Они проговорили около часа. Наконец Аллегра повесила трубку и пошла принимать душ, а когда вышла из ванной, собираясь сушить волосы, на подъездной аллее показалась машина Брэндона.
Аллегра встретила его у дверей в пушистом махровом халате, умытое лицо — совсем без макияжа, влажные волосы струились по спине. Она выглядела чистой, естественной и, на взгляд Брэндона, особенно сексуальной, в каком-то смысле такой была даже красивее, чем при полном параде.
— Вот это да!
Он поцеловал Аллегру, вошел в дом, и она закрыла за ним дверь. Часы показывали десять, и у Брэндона был усталый вид. Поставив дипломат на пол в прихожей, он обнял Аллегру и привлек к себе.
— Ради этого стоило задержаться на работе, — пробормотал Брэндон, целуя ее и просовывая руки под махровой халат. Под ним на Аллегре ничего не было.
— Ты проголодался? — спросила она между поцелуями.
— Умираю с голоду, — ответил он, говоря не о еде.
— И что бы ты хотел на ужин? — смеясь, спросила Аллегра, игриво обхватывая его одной ногой и стаскивая с него пиджак.
— Ну… пожалуй, ножку… а может, лучше грудку… — хрипло произнес Брэндон, снова целуя ее.
Через минуту они уже сидели на кровати; Брэндон, без пиджака, в расстегнутой рубашке, смотрел на нее взглядом, полным желания. У него был долгий день, и он выглядел усталым, но усталость, казалось, нисколько не охладила его пыл. Брэндон не хотел даже разговаривать, ему хотелось только одного: насладиться ее телом.
Аллегра помогла ему снять рубашку, затем он быстро стянул с себя брюки и трусы, и через несколько минут они оба были обнажены и занимались любовью при свете ночника, который Аллегра не стала выключать. Брэндон был в восторге от Аллегры. Спустя час они оба лежали обессиленные и удовлетворенные. Аллегра начала засыпать, но почувствовала, что Брэндон встает с кровати.
— Куда это ты собрался? — спросила она, переворачиваясь на живот и открывая глаза, чтобы полюбоваться на него во всем его мужском великолепии. Оба высокие, светловолосые, они идеально подходили друг другу и даже походили друг на друга внешне, так что их иногда принимали за брата и сестру.
— Уже поздно, — ответил Брэндон извиняющимся тоном, медленно собирая свою одежду, разбросанную по полу спальни.
— Ты уходишь домой?
Аллегра села в постели и посмотрела на него с удивлением.
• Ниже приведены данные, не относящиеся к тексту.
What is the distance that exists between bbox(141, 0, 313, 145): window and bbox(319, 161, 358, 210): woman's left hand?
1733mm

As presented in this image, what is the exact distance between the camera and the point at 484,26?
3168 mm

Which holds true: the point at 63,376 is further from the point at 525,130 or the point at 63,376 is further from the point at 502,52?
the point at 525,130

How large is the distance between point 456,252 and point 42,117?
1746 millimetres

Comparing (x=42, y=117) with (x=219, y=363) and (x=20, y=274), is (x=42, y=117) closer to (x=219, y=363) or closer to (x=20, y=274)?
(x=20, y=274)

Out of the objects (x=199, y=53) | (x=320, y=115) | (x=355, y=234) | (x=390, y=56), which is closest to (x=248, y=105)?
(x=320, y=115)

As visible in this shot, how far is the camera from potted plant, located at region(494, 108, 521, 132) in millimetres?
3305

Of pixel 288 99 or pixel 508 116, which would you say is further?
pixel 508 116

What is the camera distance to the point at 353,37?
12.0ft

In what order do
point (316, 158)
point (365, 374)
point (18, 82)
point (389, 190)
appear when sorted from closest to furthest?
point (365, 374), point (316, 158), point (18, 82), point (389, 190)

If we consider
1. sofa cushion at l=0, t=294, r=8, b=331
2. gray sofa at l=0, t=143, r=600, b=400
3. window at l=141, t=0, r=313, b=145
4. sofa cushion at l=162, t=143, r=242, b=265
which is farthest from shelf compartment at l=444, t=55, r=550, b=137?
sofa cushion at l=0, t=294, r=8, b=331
Брэндон казался смущенным. Они даже не поговорили. С тех пор как он приехал, они только и делали, что занимались любовью, а потом чуть не уснули. Аллегре не хотелось, чтобы он уходил.
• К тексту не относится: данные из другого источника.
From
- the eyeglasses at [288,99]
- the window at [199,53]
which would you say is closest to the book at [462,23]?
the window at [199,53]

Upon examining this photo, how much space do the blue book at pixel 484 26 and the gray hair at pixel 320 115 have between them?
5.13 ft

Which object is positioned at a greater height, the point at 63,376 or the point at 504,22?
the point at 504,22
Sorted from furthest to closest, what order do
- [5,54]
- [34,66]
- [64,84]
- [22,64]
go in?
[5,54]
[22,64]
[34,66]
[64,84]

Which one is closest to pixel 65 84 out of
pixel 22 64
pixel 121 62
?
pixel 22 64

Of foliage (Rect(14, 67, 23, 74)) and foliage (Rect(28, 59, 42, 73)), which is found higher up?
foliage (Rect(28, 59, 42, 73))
— Я подумал… Мне так рано вставать утром, и я не хотел тебя будить.
Было видно, что Брэндон чувствует себя неловко, но ему не терпится уйти, как это часто бывало. Его стремительное бегство задело Аллегру.
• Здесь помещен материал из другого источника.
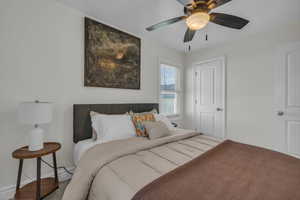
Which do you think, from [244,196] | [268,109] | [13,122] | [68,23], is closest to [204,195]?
[244,196]

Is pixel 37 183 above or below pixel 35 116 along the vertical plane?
below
— Ну и что, что тебе рано вставать? Я тоже встаю рано. Чистые рубашки твои здесь есть, почему бы тебе не поехать на
работу прямо отсюда? Мне так нравится, когда мы спим вместе.
Аллегра знала, что Брэндону это тоже нравится, но знала и другое: что он любит возвращаться к себе домой. Ему нравится жить на своей собственной территории, в окружении своих вещей. За последние два года он не раз говорил ей, что любит просыпаться в своей постели, однако они очень редко занимались любовью в его квартире. Брэндон обычно приезжал к ней, но почти всегда потом возвращался к себе. Почему-то от этого у Аллегры порой возникало ощущение, будто ее использовали и выбросили за ненадобностью. После ухода Брэндона ей бывало особенно одиноко и тоскливо в собственном доме. По какой-то неведомой причине Аллегра чувствовала себя брошенной, как она призналась однажды своему психоаналитику. Но принуждать Брэндона, а тем более оказываться в положении просящей ей тоже не хотелось, и сейчас Аллегра решила не уговаривать Брэндона. Она просто не стала скрывать своего разочарования.
— Я бы хотела, чтобы ты остался, — тихо сказала Аллегра, но когда Брэндон в конце концов принял душ и вернулся в постель, она промолчала.
Брэндон же решил, что проще остаться на ночь, чем спорить.
Лежа с ним в постели, Аллегра улыбалась. Может, в их отношениях не все пока было гладко, оставались еще кое-какие нерешенные проблемы, например, его развод или это желание спать в одиночестве, но она любила его.
— Спасибо, что остался, — ласково сказала она, обнимая Брэндона. Он нежно погладил ее по щеке и поцеловал. А через несколько мгновений Аллегра услышала его храп.